By Will Dunham
WASHINGTON (Reuters) - How do some people live past 110 years old? Is it superior genes, clean living, good luck or some combination of those?
Scientists studying these "supercentenarians" said on Wednesday they sequenced the genomes of 17 people ages 110 to 116 to try to determine whether they possess genetic traits that may account for their membership in this exclusive club that worldwide includes only about 75 individuals, nearly all women.
"This marks the beginning of the search for key genes for extreme longevity," said Stuart Kim, a professor of developmental biology and genetics at Stanford University whose study was published in the scientific journal PLOS ONE.
The answer was not so simple. The study did not identify a common genetic characteristic in them, and the findings underscored the idea that living to extreme old age may involve lots of factors, the researchers said.
"Our hope was that we would find a longevity gene," Kim said. "We were pretty disappointed."
The study was the first to look at the genomes of multiple supercentenarians. Three prior studies looked at the genomes of either one or two such people, Kim said.
The research involved 16 women and one man, all of whom lived in the United States. Fifteen were white, with one black and one Hispanic. All have died since the study began.
Kim said he believes there is a genetic underpinning to extreme longevity but it probably is not as simple as a single gene mutation that slows the aging process in certain people.

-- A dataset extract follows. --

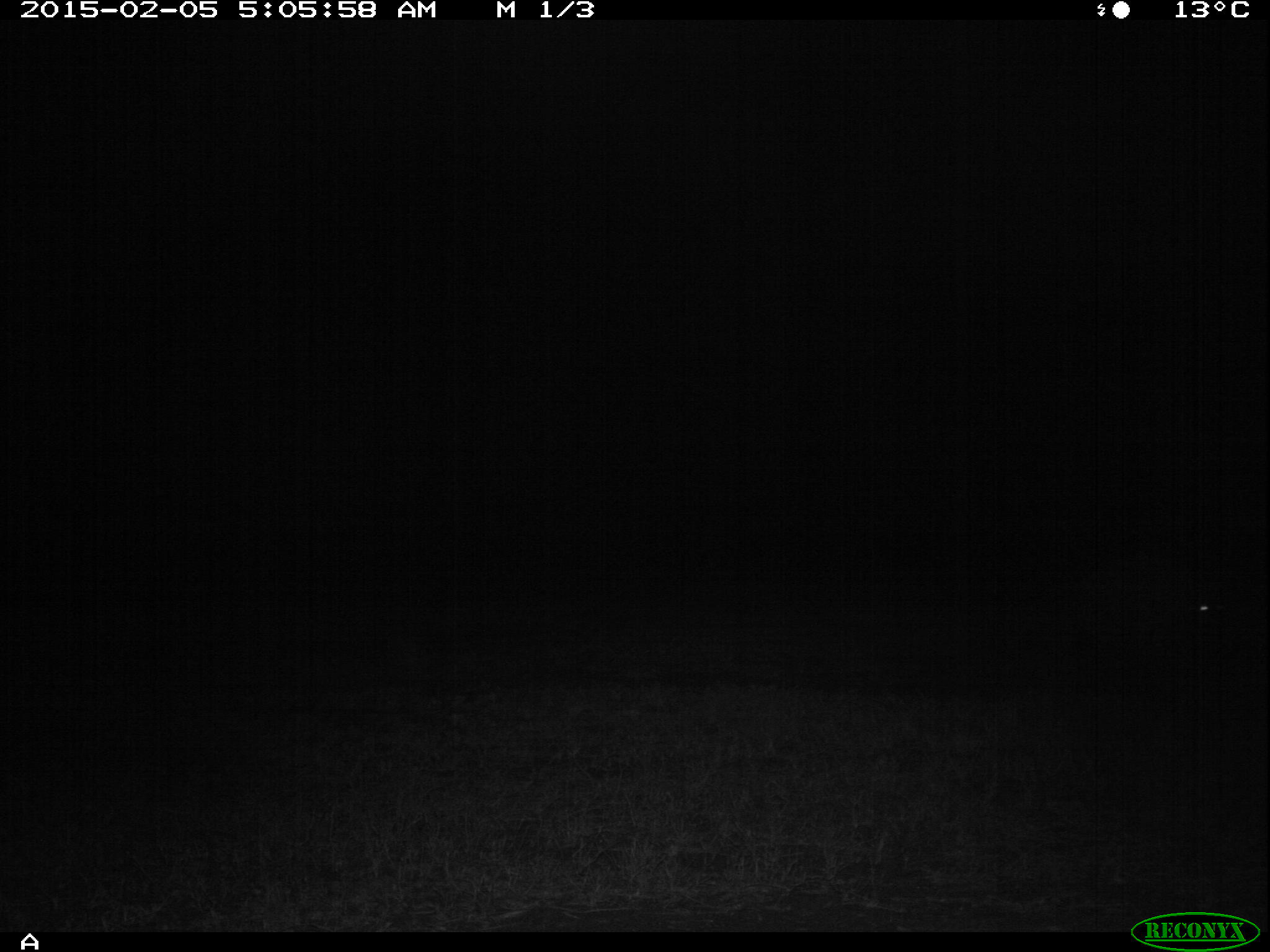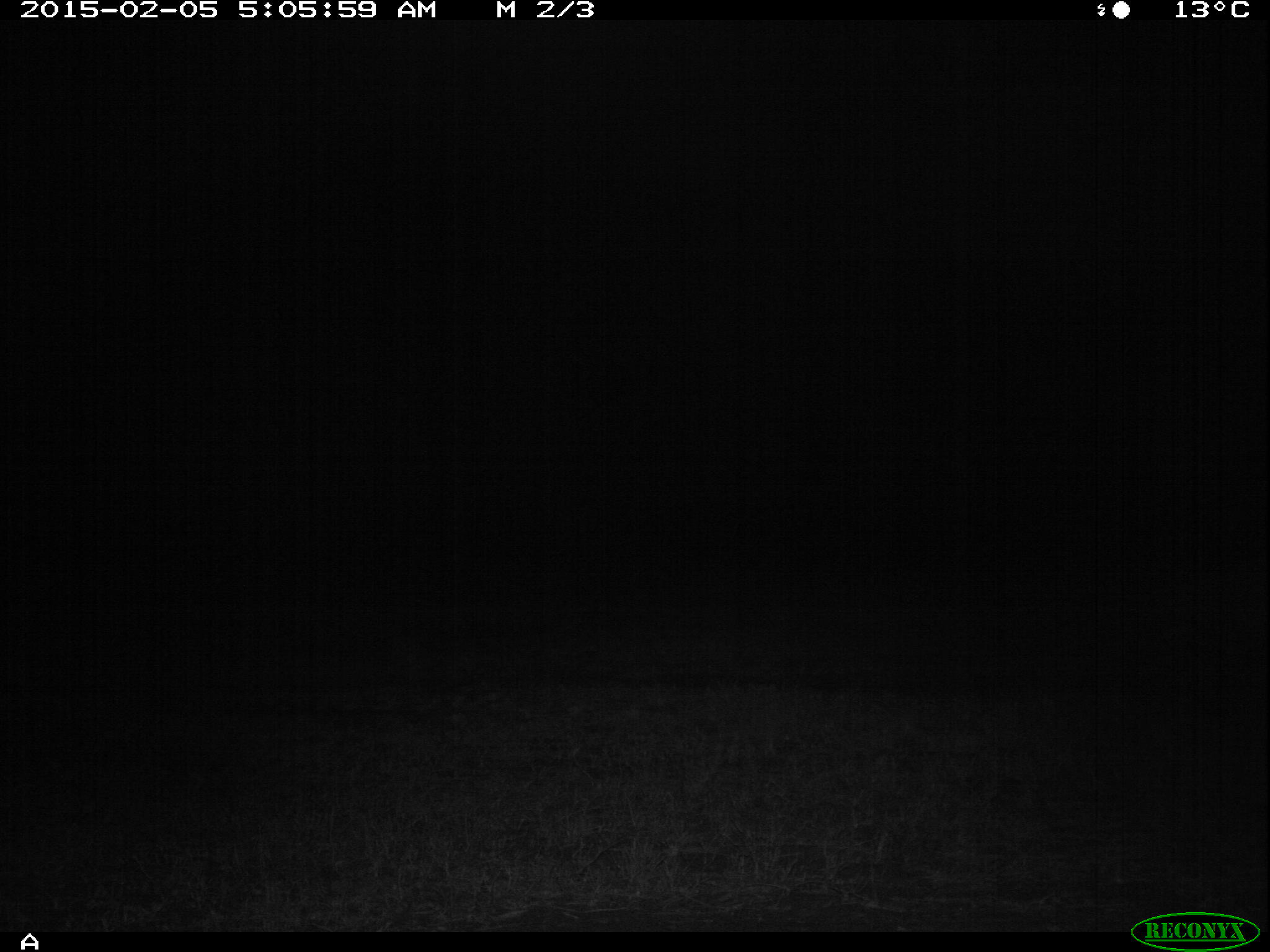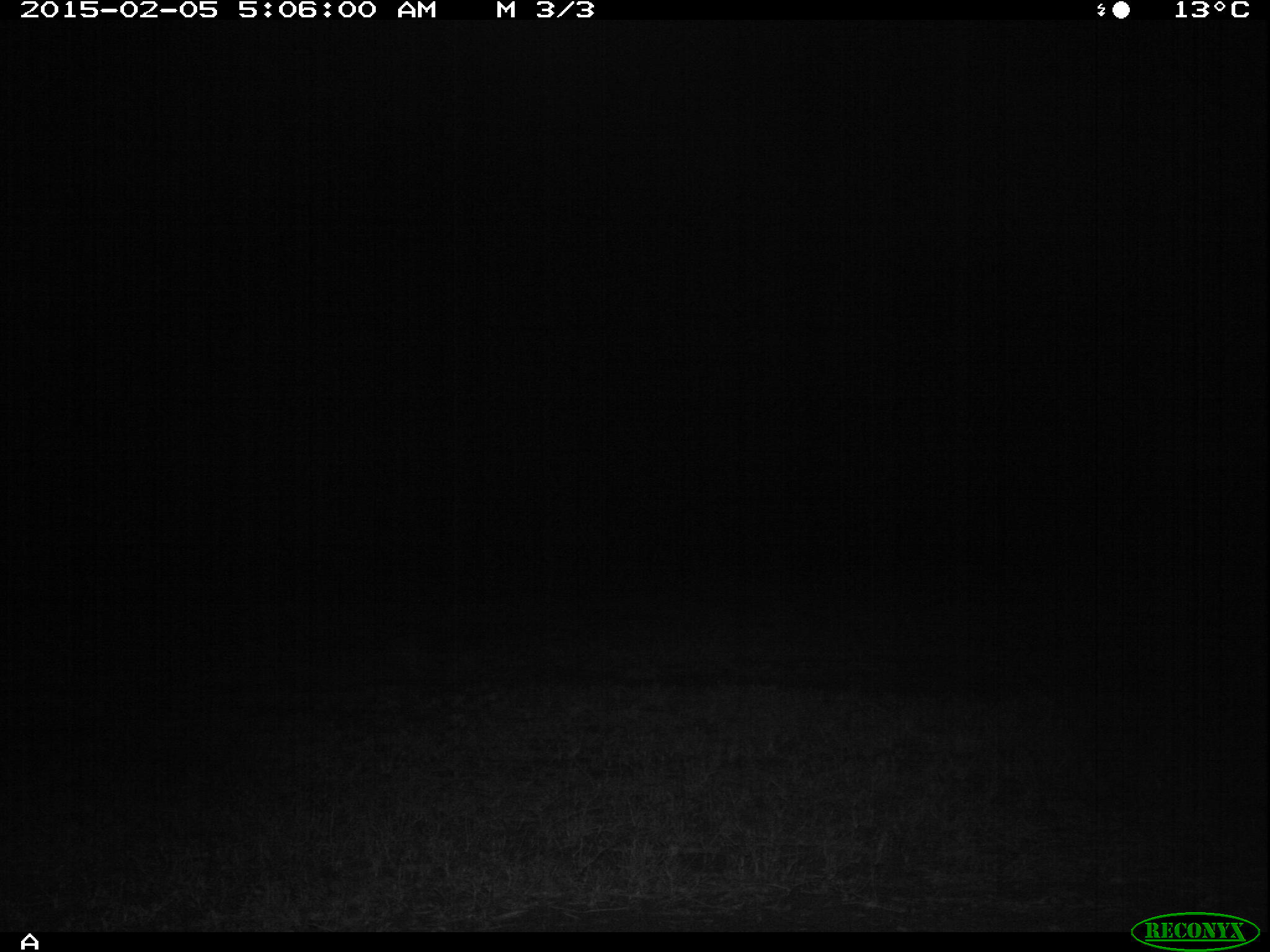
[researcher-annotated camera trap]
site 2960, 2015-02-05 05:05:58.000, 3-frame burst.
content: unidentified animal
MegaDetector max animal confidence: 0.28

"These supercentenarians have a different clock where they are staying really highly functional for a long time. We wanted to know what they had. It's pretty clearly genetic," said Kim, who collaborated with Stephen Coles of the Gerontology Research Group and other researchers.
"The results indicate that the genetic effect must be complex. It must be many genes, or different genes in each supercentenarian, that gives them the edge to live an extremely long time," Kim added.
Kim said the 17 supercentenarians did not report obvious health habits that explain their longevity. As a group, he said, they did not have especially healthy eating or exercise habits.
"About half of them were smokers," Kim added.
Misao Okawa, a 116-year-old Japanese woman born in 1898, is recognized as the world's oldest person. At her birthday this year in Osaka, she credited sushi and sleep for her longevity.